[Stored data entries]

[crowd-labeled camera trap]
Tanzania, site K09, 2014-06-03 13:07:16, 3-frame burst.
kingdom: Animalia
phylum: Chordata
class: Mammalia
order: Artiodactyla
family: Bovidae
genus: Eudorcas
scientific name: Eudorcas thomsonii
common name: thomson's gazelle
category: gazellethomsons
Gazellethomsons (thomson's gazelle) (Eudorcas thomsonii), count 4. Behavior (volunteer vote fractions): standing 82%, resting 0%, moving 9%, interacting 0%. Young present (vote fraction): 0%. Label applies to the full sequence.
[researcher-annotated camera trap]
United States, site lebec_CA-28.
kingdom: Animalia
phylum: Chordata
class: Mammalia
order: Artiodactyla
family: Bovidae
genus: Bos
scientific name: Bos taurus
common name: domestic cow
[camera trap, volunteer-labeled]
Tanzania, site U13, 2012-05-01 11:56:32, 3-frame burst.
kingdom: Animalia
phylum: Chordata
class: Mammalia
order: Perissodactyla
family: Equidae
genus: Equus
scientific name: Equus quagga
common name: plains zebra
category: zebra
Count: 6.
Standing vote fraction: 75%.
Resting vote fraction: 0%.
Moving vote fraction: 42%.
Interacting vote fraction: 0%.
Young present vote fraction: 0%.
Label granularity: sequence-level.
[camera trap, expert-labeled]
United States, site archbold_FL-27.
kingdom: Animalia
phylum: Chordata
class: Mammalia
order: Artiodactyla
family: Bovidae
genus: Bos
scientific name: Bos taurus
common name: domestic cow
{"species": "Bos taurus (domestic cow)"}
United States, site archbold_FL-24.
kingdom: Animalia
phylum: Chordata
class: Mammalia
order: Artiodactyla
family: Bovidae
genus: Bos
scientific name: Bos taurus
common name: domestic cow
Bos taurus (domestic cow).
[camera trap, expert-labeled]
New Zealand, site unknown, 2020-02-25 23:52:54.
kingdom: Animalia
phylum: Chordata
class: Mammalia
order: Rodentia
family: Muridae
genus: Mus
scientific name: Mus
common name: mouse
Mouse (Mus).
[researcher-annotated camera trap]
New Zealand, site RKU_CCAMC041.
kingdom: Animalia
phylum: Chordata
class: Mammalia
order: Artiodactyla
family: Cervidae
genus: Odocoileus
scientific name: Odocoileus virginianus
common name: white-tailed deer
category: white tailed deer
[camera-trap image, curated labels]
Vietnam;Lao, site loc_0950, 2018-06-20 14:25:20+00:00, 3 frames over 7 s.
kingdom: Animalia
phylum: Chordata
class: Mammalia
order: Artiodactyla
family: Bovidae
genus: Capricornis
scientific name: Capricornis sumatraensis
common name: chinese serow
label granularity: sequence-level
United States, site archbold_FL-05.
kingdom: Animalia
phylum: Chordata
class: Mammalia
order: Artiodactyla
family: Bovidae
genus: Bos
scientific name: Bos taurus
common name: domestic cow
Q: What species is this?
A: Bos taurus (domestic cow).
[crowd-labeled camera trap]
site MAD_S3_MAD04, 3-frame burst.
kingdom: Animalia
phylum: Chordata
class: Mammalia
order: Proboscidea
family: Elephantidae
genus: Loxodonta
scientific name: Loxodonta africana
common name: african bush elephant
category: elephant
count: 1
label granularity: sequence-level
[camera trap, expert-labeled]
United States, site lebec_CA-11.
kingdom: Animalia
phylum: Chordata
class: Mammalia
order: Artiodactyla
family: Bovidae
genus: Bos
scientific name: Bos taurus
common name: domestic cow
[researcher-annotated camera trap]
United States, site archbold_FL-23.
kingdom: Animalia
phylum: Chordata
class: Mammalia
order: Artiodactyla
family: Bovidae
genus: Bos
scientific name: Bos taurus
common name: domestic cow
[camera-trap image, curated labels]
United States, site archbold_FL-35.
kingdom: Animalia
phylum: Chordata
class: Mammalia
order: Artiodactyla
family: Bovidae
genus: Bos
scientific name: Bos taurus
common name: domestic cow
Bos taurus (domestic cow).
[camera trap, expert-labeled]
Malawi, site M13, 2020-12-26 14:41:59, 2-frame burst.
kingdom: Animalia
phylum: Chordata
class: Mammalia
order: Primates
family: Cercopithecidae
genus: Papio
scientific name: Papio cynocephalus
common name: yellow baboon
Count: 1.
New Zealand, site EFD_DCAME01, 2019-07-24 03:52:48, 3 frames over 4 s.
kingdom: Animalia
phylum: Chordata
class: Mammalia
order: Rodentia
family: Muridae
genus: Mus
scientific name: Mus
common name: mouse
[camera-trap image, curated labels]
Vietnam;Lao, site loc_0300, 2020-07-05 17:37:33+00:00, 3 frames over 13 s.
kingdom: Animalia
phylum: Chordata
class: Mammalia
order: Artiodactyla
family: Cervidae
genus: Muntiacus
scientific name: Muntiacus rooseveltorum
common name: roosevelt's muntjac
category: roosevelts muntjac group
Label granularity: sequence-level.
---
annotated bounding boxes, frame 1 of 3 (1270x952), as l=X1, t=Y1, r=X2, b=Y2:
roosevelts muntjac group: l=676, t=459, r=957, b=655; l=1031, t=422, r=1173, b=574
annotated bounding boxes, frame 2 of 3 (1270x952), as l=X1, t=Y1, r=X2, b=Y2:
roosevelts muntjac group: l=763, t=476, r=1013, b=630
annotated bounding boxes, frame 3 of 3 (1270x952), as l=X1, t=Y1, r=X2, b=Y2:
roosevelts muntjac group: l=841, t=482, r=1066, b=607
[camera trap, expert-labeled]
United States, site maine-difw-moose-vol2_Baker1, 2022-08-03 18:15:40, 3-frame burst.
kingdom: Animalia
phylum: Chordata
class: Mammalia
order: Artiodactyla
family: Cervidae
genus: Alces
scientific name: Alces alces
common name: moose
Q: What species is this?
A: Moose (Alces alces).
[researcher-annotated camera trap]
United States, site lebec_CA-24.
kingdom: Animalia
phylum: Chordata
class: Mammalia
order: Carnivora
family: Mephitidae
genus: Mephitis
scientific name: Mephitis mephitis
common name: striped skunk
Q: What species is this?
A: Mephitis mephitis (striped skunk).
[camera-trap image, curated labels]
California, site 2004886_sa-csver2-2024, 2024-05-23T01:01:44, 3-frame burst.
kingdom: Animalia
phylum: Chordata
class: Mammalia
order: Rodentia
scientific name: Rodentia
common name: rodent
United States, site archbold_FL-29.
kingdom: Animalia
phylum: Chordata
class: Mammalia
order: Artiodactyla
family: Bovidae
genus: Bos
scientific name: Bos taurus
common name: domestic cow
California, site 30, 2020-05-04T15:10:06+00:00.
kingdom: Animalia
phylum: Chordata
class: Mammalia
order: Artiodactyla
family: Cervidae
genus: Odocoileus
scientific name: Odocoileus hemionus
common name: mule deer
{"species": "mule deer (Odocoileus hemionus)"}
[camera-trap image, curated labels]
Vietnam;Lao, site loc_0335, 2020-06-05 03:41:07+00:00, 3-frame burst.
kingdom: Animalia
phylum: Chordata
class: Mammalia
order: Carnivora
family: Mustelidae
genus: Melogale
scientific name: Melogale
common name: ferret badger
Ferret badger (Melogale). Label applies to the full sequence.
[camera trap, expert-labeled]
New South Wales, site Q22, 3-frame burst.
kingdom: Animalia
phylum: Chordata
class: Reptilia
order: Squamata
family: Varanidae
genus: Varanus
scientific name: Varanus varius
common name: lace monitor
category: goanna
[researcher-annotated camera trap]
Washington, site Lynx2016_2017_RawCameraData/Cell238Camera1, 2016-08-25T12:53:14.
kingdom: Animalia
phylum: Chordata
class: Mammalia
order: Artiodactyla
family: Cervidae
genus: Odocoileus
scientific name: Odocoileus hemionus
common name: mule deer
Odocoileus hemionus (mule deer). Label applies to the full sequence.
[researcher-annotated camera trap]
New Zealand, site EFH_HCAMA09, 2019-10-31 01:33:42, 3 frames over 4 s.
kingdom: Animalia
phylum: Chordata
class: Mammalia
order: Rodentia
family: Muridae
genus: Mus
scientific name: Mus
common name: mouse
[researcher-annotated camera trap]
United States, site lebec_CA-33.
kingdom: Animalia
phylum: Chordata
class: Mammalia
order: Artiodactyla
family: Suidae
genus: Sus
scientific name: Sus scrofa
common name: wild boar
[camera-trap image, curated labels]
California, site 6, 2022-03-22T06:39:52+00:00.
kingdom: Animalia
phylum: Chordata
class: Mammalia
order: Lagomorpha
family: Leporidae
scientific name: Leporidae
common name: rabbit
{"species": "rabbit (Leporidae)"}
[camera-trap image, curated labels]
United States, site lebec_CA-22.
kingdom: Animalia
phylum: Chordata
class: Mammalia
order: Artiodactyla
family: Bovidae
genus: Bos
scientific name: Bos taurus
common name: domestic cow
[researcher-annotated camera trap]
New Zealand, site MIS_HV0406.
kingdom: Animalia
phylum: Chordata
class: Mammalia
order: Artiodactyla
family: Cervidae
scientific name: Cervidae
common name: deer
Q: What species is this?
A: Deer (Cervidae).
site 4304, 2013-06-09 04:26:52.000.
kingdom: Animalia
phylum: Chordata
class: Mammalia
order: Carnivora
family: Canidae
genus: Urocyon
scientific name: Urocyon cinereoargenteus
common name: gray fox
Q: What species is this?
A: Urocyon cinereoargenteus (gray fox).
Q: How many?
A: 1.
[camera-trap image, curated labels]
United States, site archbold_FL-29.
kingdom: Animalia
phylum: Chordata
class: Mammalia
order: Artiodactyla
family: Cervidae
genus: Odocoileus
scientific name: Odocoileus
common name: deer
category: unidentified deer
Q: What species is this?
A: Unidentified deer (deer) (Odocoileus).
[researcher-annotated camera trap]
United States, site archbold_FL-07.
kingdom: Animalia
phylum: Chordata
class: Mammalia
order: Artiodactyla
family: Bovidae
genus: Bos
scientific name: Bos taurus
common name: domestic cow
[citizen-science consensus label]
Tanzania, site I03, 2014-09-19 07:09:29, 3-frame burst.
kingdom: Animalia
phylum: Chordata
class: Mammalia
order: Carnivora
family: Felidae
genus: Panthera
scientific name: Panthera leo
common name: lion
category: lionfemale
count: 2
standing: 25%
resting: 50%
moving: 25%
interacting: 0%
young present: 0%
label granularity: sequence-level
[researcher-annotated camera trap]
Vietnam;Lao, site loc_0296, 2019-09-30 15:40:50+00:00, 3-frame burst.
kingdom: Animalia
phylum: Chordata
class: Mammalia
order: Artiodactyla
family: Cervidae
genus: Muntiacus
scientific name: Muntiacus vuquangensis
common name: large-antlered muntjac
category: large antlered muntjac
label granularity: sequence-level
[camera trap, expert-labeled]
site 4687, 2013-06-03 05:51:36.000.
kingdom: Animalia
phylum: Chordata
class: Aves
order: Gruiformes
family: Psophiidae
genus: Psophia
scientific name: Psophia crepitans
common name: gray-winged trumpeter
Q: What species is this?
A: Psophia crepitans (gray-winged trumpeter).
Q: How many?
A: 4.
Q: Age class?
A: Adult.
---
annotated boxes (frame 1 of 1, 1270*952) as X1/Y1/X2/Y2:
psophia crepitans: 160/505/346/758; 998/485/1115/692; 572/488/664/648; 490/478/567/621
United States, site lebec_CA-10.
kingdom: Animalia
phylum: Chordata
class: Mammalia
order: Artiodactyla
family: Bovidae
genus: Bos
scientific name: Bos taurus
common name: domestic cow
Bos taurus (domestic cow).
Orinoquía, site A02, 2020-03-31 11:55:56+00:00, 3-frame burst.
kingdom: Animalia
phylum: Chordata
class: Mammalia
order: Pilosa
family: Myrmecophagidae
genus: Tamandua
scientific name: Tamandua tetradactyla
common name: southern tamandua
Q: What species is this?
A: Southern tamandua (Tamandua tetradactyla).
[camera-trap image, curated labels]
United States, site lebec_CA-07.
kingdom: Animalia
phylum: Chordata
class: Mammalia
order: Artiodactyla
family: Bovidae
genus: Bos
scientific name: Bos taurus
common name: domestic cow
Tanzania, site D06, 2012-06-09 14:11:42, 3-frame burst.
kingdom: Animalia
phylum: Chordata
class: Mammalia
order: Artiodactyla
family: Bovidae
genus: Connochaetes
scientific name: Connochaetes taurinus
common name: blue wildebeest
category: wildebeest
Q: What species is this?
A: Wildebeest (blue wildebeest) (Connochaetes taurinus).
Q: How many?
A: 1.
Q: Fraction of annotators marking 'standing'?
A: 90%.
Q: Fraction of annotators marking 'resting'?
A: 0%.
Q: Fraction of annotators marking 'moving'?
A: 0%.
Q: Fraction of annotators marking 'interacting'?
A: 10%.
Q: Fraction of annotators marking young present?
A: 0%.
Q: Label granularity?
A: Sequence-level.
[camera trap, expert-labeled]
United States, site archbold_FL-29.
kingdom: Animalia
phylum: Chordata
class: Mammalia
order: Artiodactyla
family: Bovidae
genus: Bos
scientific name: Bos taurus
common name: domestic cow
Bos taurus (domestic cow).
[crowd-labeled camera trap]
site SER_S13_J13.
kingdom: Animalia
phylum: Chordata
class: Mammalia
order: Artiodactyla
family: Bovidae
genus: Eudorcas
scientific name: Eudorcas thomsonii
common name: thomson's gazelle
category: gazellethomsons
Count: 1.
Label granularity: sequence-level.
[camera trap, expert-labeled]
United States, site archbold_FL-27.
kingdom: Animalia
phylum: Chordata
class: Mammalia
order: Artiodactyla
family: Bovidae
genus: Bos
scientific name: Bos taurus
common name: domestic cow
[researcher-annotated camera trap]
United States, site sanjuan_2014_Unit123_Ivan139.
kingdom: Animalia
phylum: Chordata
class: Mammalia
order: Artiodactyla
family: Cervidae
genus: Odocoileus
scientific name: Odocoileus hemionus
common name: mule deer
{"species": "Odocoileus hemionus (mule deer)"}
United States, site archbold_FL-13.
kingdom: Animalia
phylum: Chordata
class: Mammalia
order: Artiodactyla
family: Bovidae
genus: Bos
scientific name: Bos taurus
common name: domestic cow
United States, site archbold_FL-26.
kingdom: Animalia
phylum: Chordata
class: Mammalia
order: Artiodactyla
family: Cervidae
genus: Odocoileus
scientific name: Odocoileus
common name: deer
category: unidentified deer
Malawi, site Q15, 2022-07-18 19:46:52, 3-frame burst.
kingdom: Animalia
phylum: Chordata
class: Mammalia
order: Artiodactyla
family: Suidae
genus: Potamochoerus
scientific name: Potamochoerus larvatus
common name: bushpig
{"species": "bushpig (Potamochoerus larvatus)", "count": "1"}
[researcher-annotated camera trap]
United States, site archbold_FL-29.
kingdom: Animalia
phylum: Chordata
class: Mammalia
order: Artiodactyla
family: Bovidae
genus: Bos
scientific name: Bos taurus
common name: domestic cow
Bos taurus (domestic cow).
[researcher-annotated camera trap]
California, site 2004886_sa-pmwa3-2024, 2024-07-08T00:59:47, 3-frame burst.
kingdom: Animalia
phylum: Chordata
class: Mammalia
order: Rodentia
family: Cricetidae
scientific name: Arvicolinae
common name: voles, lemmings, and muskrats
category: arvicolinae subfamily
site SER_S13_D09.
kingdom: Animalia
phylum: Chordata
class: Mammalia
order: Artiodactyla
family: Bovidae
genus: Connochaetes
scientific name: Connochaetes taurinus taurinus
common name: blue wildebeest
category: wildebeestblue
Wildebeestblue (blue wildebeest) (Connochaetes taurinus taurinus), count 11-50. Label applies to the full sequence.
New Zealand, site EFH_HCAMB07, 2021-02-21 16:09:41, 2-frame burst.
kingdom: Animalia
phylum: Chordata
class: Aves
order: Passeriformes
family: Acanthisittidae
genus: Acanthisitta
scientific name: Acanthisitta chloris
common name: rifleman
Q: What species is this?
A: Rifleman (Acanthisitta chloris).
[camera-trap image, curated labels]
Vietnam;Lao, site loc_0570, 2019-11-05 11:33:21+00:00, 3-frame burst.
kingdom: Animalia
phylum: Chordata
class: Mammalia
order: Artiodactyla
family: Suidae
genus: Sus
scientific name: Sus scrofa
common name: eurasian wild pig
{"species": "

### Task directions
Above are some records. Copy each of their lines that holds the string "annotators".

### Task answer
Q: Fraction of annotators marking 'standing'?
Q: Fraction of annotators marking 'resting'?
Q: Fraction of annotators marking 'moving'?
Q: Fraction of annotators marking 'interacting'?
Q: Fraction of annotators marking young present?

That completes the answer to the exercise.